In the time-travel excerpt, write out the part starting at "The argument that" and ending at "least in principle.", changing "grandfather" to "grandmother" throughout.

EXCERPT TO READ –
┄┄┄┄┄┄

Millennium Varley, 1983
Indeed, if a chance to visit the past is available, it seems that by modifying this past we could modify the lot of some individuals, the fate of mankind or even the evolution of the entire Universe. Is this true?
The argument that is especially popular in debates of this sort is the so–called ‘grandfather paradox’. It goes roughly like this: ‘If I could go back into the past in which my grandfather was very young, I could kill him and thereby make my own birth impossible’. Or another version of the same paradox: ‘I return into my own past, meet myself in my youth and kill my younger version.’
In both cases this unnatural homicide generates complete nonsense. Should we infer that such an event is impossible? But why? I have my ‘free will’, don't I? Hence I can realize this ‘free will’, at least in principle.

┄┄┄┄┄┄

DATASET –
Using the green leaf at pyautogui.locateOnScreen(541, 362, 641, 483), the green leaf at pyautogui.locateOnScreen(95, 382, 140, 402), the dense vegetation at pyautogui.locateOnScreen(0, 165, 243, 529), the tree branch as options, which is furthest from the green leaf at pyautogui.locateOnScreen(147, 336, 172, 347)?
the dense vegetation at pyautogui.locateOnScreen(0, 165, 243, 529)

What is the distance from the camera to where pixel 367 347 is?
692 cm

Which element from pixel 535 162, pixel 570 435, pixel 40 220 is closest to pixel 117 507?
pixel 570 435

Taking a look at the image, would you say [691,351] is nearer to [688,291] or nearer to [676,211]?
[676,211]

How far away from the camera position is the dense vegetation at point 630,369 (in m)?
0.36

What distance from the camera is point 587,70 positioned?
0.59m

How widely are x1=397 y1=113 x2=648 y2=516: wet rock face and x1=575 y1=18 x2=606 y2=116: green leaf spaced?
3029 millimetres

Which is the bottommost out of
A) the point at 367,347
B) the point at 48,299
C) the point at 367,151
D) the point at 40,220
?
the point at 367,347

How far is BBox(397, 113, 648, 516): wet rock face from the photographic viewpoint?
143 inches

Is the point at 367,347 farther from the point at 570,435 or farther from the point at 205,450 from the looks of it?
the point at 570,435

┄┄┄┄┄┄

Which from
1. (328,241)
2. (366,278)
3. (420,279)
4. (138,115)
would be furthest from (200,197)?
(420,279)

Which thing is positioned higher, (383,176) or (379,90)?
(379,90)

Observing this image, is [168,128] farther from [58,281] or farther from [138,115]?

┄┄┄┄┄┄

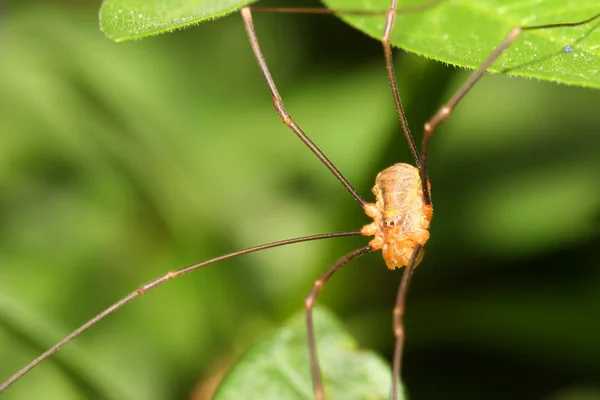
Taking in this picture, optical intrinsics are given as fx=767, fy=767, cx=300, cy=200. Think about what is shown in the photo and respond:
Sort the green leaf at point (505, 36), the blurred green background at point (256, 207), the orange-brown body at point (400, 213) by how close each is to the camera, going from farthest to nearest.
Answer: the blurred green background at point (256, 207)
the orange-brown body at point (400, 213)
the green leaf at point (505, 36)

┄┄┄┄┄┄

FULL ANSWER –
The argument that is especially popular in debates of this sort is the so–called ‘grandmother paradox’. It goes roughly like this: ‘If I could go back into the past in which my grandmother was very young, I could kill him and thereby make my own birth impossible’. Or another version of the same paradox: ‘I return into my own past, meet myself in my youth and kill my younger version.’
In both cases this unnatural homicide generates complete nonsense. Should we infer that such an event is impossible? But why? I have my ‘free will’, don't I? Hence I can realize this ‘free will’, at least in principle.